We go along at a good rate, with two good horses, and two further on waiting to change; our landau runs smoothly, though it must date to before the Mutiny. Its springs are good, and the road we follow, which Akbar made, is smooth of surface. There is pale moonlight, and the air is fragrant. The hours before dawn dreamily pass, and we nod, and look up now and then to see clay walls and trees dusky against the night sky, and our thoughts go back to the grand old buildings we leave behind us to the north in Agra. The red stone Fort, and Palace, and Taj, and the marble courts seem to become again alive, and full of people and colour and movement, a gallant array, and the fountains bubble, and Akbar plays living chess with his lovely wives, in colour and jewels, on his marble courts.

… And we dream on; and we are on the dusty road in the moonlight, riding along, dusky figures at our side, knee to knee; the dust hangs on their mail, and dulls the moon's sparkle on the basinets. We are jogging south on Akbar's road with Akbar's men on a foray, or is it a great invasion? Then there comes a shout, from in front, and an order and we awake—and it is only some bullock-carts in the way, all dusty: and on we go again. And Akbar's soldiers go back to the pale land of memory, and the light comes up, and I see my Mohammedan guide's strong face, and the driver, and the little Hindoo shikari in his wrappings on the box, and the light gets brighter, and, what was vague and mysterious, dust and moonlight becomes prosaic flat barley-fields, with white-clad figures picking weeds, and people at the roadside cottages going about with lights, looking after domestic matters, and men sit huddled round tiny fires and pass the morning pipe around—they, apparently feel it chilly.

The very hot morning we spent wandering after elusive herds of black buck, one of which I missed. A grand black fellow, with horns I could see through the glass, beat all record, missed at 200 yards, both barrels, couldn't get nearer, and anyone may have this double 450 cordite express and all its patents for price of old iron. I could have smitten a bunnie both times at home at the distance—I'm sure this thing throws inches high.

However, the weariness and the fret of the hot morning ends in a delicious grove of trees that might be limes, plane and ash, and in the middle of this bosky knoll there is a pool and a little temple, picturesque to a degree at fifty yards, hideous close. The light filters through the branches and falls on the dried mud and leaves.

As my man lays down my bag and useless weapon at the foot of the central tree, there's a crash in the leaves above, and down and away goes a glorious peacock.
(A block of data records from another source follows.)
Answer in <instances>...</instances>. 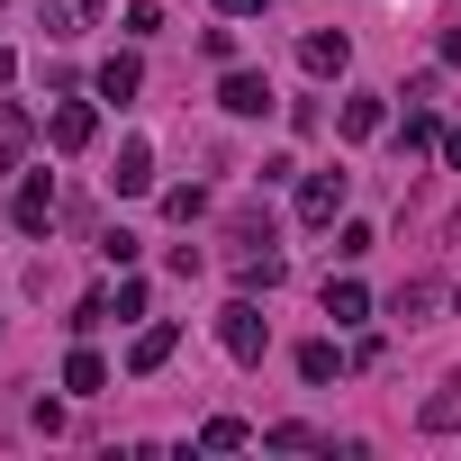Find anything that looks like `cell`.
Segmentation results:
<instances>
[{
  "mask_svg": "<svg viewBox=\"0 0 461 461\" xmlns=\"http://www.w3.org/2000/svg\"><path fill=\"white\" fill-rule=\"evenodd\" d=\"M353 199V172H299V226H335Z\"/></svg>",
  "mask_w": 461,
  "mask_h": 461,
  "instance_id": "cell-3",
  "label": "cell"
},
{
  "mask_svg": "<svg viewBox=\"0 0 461 461\" xmlns=\"http://www.w3.org/2000/svg\"><path fill=\"white\" fill-rule=\"evenodd\" d=\"M443 163H452V172H461V127H443Z\"/></svg>",
  "mask_w": 461,
  "mask_h": 461,
  "instance_id": "cell-27",
  "label": "cell"
},
{
  "mask_svg": "<svg viewBox=\"0 0 461 461\" xmlns=\"http://www.w3.org/2000/svg\"><path fill=\"white\" fill-rule=\"evenodd\" d=\"M10 226H19V236H46V226H55V181H46V172H28V181H19Z\"/></svg>",
  "mask_w": 461,
  "mask_h": 461,
  "instance_id": "cell-7",
  "label": "cell"
},
{
  "mask_svg": "<svg viewBox=\"0 0 461 461\" xmlns=\"http://www.w3.org/2000/svg\"><path fill=\"white\" fill-rule=\"evenodd\" d=\"M100 10H109V0H37V28L73 46V37H91V28H100Z\"/></svg>",
  "mask_w": 461,
  "mask_h": 461,
  "instance_id": "cell-6",
  "label": "cell"
},
{
  "mask_svg": "<svg viewBox=\"0 0 461 461\" xmlns=\"http://www.w3.org/2000/svg\"><path fill=\"white\" fill-rule=\"evenodd\" d=\"M245 443H254L245 416H208V425H199V452H245Z\"/></svg>",
  "mask_w": 461,
  "mask_h": 461,
  "instance_id": "cell-20",
  "label": "cell"
},
{
  "mask_svg": "<svg viewBox=\"0 0 461 461\" xmlns=\"http://www.w3.org/2000/svg\"><path fill=\"white\" fill-rule=\"evenodd\" d=\"M199 55L208 64H236V28H199Z\"/></svg>",
  "mask_w": 461,
  "mask_h": 461,
  "instance_id": "cell-25",
  "label": "cell"
},
{
  "mask_svg": "<svg viewBox=\"0 0 461 461\" xmlns=\"http://www.w3.org/2000/svg\"><path fill=\"white\" fill-rule=\"evenodd\" d=\"M371 245H380V236H371V226H362V217H344V226H335V254H344V263H362Z\"/></svg>",
  "mask_w": 461,
  "mask_h": 461,
  "instance_id": "cell-22",
  "label": "cell"
},
{
  "mask_svg": "<svg viewBox=\"0 0 461 461\" xmlns=\"http://www.w3.org/2000/svg\"><path fill=\"white\" fill-rule=\"evenodd\" d=\"M380 127H389V109H380V91H353V100L335 109V136H344V145H362V136H380Z\"/></svg>",
  "mask_w": 461,
  "mask_h": 461,
  "instance_id": "cell-11",
  "label": "cell"
},
{
  "mask_svg": "<svg viewBox=\"0 0 461 461\" xmlns=\"http://www.w3.org/2000/svg\"><path fill=\"white\" fill-rule=\"evenodd\" d=\"M64 389H73V398H100V389H109V362H100L91 344H73V362H64Z\"/></svg>",
  "mask_w": 461,
  "mask_h": 461,
  "instance_id": "cell-16",
  "label": "cell"
},
{
  "mask_svg": "<svg viewBox=\"0 0 461 461\" xmlns=\"http://www.w3.org/2000/svg\"><path fill=\"white\" fill-rule=\"evenodd\" d=\"M28 145H37V127H28L10 100H0V172H19V163H28Z\"/></svg>",
  "mask_w": 461,
  "mask_h": 461,
  "instance_id": "cell-17",
  "label": "cell"
},
{
  "mask_svg": "<svg viewBox=\"0 0 461 461\" xmlns=\"http://www.w3.org/2000/svg\"><path fill=\"white\" fill-rule=\"evenodd\" d=\"M172 353H181V326H163V317H154V326H136V344H127V371L145 380V371H163Z\"/></svg>",
  "mask_w": 461,
  "mask_h": 461,
  "instance_id": "cell-9",
  "label": "cell"
},
{
  "mask_svg": "<svg viewBox=\"0 0 461 461\" xmlns=\"http://www.w3.org/2000/svg\"><path fill=\"white\" fill-rule=\"evenodd\" d=\"M73 335H91V326H109V290H91V299H73V317H64Z\"/></svg>",
  "mask_w": 461,
  "mask_h": 461,
  "instance_id": "cell-24",
  "label": "cell"
},
{
  "mask_svg": "<svg viewBox=\"0 0 461 461\" xmlns=\"http://www.w3.org/2000/svg\"><path fill=\"white\" fill-rule=\"evenodd\" d=\"M416 425H425V434H461V371H452V380H434V398L416 407Z\"/></svg>",
  "mask_w": 461,
  "mask_h": 461,
  "instance_id": "cell-13",
  "label": "cell"
},
{
  "mask_svg": "<svg viewBox=\"0 0 461 461\" xmlns=\"http://www.w3.org/2000/svg\"><path fill=\"white\" fill-rule=\"evenodd\" d=\"M91 136H100V109H91V100H55V118H46V145H55V154H82Z\"/></svg>",
  "mask_w": 461,
  "mask_h": 461,
  "instance_id": "cell-5",
  "label": "cell"
},
{
  "mask_svg": "<svg viewBox=\"0 0 461 461\" xmlns=\"http://www.w3.org/2000/svg\"><path fill=\"white\" fill-rule=\"evenodd\" d=\"M109 181H118V199H145V190H154V145H145V136H127Z\"/></svg>",
  "mask_w": 461,
  "mask_h": 461,
  "instance_id": "cell-12",
  "label": "cell"
},
{
  "mask_svg": "<svg viewBox=\"0 0 461 461\" xmlns=\"http://www.w3.org/2000/svg\"><path fill=\"white\" fill-rule=\"evenodd\" d=\"M217 109H226V118H272V109H281V100H272V73L226 64V82H217Z\"/></svg>",
  "mask_w": 461,
  "mask_h": 461,
  "instance_id": "cell-4",
  "label": "cell"
},
{
  "mask_svg": "<svg viewBox=\"0 0 461 461\" xmlns=\"http://www.w3.org/2000/svg\"><path fill=\"white\" fill-rule=\"evenodd\" d=\"M263 443H272V452H335V443H326L317 425H299V416H281V425H263Z\"/></svg>",
  "mask_w": 461,
  "mask_h": 461,
  "instance_id": "cell-19",
  "label": "cell"
},
{
  "mask_svg": "<svg viewBox=\"0 0 461 461\" xmlns=\"http://www.w3.org/2000/svg\"><path fill=\"white\" fill-rule=\"evenodd\" d=\"M326 317H335V326H371V290H362L353 272H344V281H326Z\"/></svg>",
  "mask_w": 461,
  "mask_h": 461,
  "instance_id": "cell-15",
  "label": "cell"
},
{
  "mask_svg": "<svg viewBox=\"0 0 461 461\" xmlns=\"http://www.w3.org/2000/svg\"><path fill=\"white\" fill-rule=\"evenodd\" d=\"M443 145V127H434V100H407V118H398V154H434Z\"/></svg>",
  "mask_w": 461,
  "mask_h": 461,
  "instance_id": "cell-14",
  "label": "cell"
},
{
  "mask_svg": "<svg viewBox=\"0 0 461 461\" xmlns=\"http://www.w3.org/2000/svg\"><path fill=\"white\" fill-rule=\"evenodd\" d=\"M199 208H208V190H199V181H190V190H163V217H172V226H190Z\"/></svg>",
  "mask_w": 461,
  "mask_h": 461,
  "instance_id": "cell-23",
  "label": "cell"
},
{
  "mask_svg": "<svg viewBox=\"0 0 461 461\" xmlns=\"http://www.w3.org/2000/svg\"><path fill=\"white\" fill-rule=\"evenodd\" d=\"M434 308H443V281H407V290L389 299V317H407V326H425Z\"/></svg>",
  "mask_w": 461,
  "mask_h": 461,
  "instance_id": "cell-18",
  "label": "cell"
},
{
  "mask_svg": "<svg viewBox=\"0 0 461 461\" xmlns=\"http://www.w3.org/2000/svg\"><path fill=\"white\" fill-rule=\"evenodd\" d=\"M272 0H217V19H263Z\"/></svg>",
  "mask_w": 461,
  "mask_h": 461,
  "instance_id": "cell-26",
  "label": "cell"
},
{
  "mask_svg": "<svg viewBox=\"0 0 461 461\" xmlns=\"http://www.w3.org/2000/svg\"><path fill=\"white\" fill-rule=\"evenodd\" d=\"M226 245H236V281H245V290H272V281H281L272 217H236V226H226Z\"/></svg>",
  "mask_w": 461,
  "mask_h": 461,
  "instance_id": "cell-1",
  "label": "cell"
},
{
  "mask_svg": "<svg viewBox=\"0 0 461 461\" xmlns=\"http://www.w3.org/2000/svg\"><path fill=\"white\" fill-rule=\"evenodd\" d=\"M10 82H19V55H10V46H0V91H10Z\"/></svg>",
  "mask_w": 461,
  "mask_h": 461,
  "instance_id": "cell-28",
  "label": "cell"
},
{
  "mask_svg": "<svg viewBox=\"0 0 461 461\" xmlns=\"http://www.w3.org/2000/svg\"><path fill=\"white\" fill-rule=\"evenodd\" d=\"M299 64H308L317 82H344V73H353V46H344L335 28H317V37H299Z\"/></svg>",
  "mask_w": 461,
  "mask_h": 461,
  "instance_id": "cell-8",
  "label": "cell"
},
{
  "mask_svg": "<svg viewBox=\"0 0 461 461\" xmlns=\"http://www.w3.org/2000/svg\"><path fill=\"white\" fill-rule=\"evenodd\" d=\"M91 91H100V100H136V91H145V64H136V46H118V55L91 73Z\"/></svg>",
  "mask_w": 461,
  "mask_h": 461,
  "instance_id": "cell-10",
  "label": "cell"
},
{
  "mask_svg": "<svg viewBox=\"0 0 461 461\" xmlns=\"http://www.w3.org/2000/svg\"><path fill=\"white\" fill-rule=\"evenodd\" d=\"M335 371H344V353H335L326 335H317V344H299V380H308V389H326Z\"/></svg>",
  "mask_w": 461,
  "mask_h": 461,
  "instance_id": "cell-21",
  "label": "cell"
},
{
  "mask_svg": "<svg viewBox=\"0 0 461 461\" xmlns=\"http://www.w3.org/2000/svg\"><path fill=\"white\" fill-rule=\"evenodd\" d=\"M217 344H226V353H236V362H263V353H272V317L254 308V290L217 308Z\"/></svg>",
  "mask_w": 461,
  "mask_h": 461,
  "instance_id": "cell-2",
  "label": "cell"
}]
</instances>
I try to calculate at which end of it I would fire had I a gun. It's tail is so gorgeous you couldn't fire at it, and its neck is also too beautifully blue to touch with shot; a minute after another sails down, and goes off like a running pheasant. Doves come and flutter and coo above us, and a pariah dog prowls round timidly. It looks as if it had never wagged its tail in all its sad life, and it swallows a chunk of my chicken at a gulp, and its tail never moves, poor beast. The hot winds sough through the branches, and my men murmer away to each other under a neighbouring tree, possibly about the Sahib, who is such a poor shot, and, as our language is limited, I can't brag about swagger shots in other days. One needs a friend to shoot with, alone you lose half the charm. If you get hipped with a miss you can then growl out loud to a sympathetic ear, and blow smoke over the day together. There's only the pariah dog to talk to here, so I eat lunch and smoke "my lone,"—"here, old Bicky, you can wolf the rest of the lunch,"—you haven't much appetite the time the bag is empty.


An hour or two over burning sand, and I spot a doe and a fawn amongst the grey-green thorn bushes, and away they go, skipping and jumping as if anyone thought of interfering with their gentle lives!… Two or three more hours tramp without a shot, and we come to the by-road again, distinguished from the rest of the dry land by wheel-ruts, and the pad of bare feet. We have six miles to walk to our carriage—my kingdom for a pony! but we must trudge along—the guide, shikari, and syce trailing away behind. They are rather tired, and the writer rather despondent.

A lift of the eye to the left, and a thousand yards off, I see faint forms of does, then I spot a buck!—question, can we spare the time? four miles to walk, fifteen to drive, and the night train to catch at seven. We risk the time, and Fortune smiles, for we have not gone 500 yards off the path, when another lot grows out of the ground to my left, and again a beautiful buck with splendid horns in their midst—a quick standing shot got him through the heart, and no pain or death struggle.

Then more trudging—it is hot, and the sand deep, and the thirst the worst I've had—so dry we were, that we could hardly speak—but no matter, we have succeeded, and there is a bottle of soda water four miles ahead; it will be warm though. The dust rises along the horizon and moves along in gentle whirlwinds, and the few trees there are, are close cropped of both branches and foliage, to feed the natives' goats and sheep. It is a famished, parched land, with far too many people. Driving to Agra, we came across another herd of deer, and got the best buck almost within a hundred yards of the trunk road.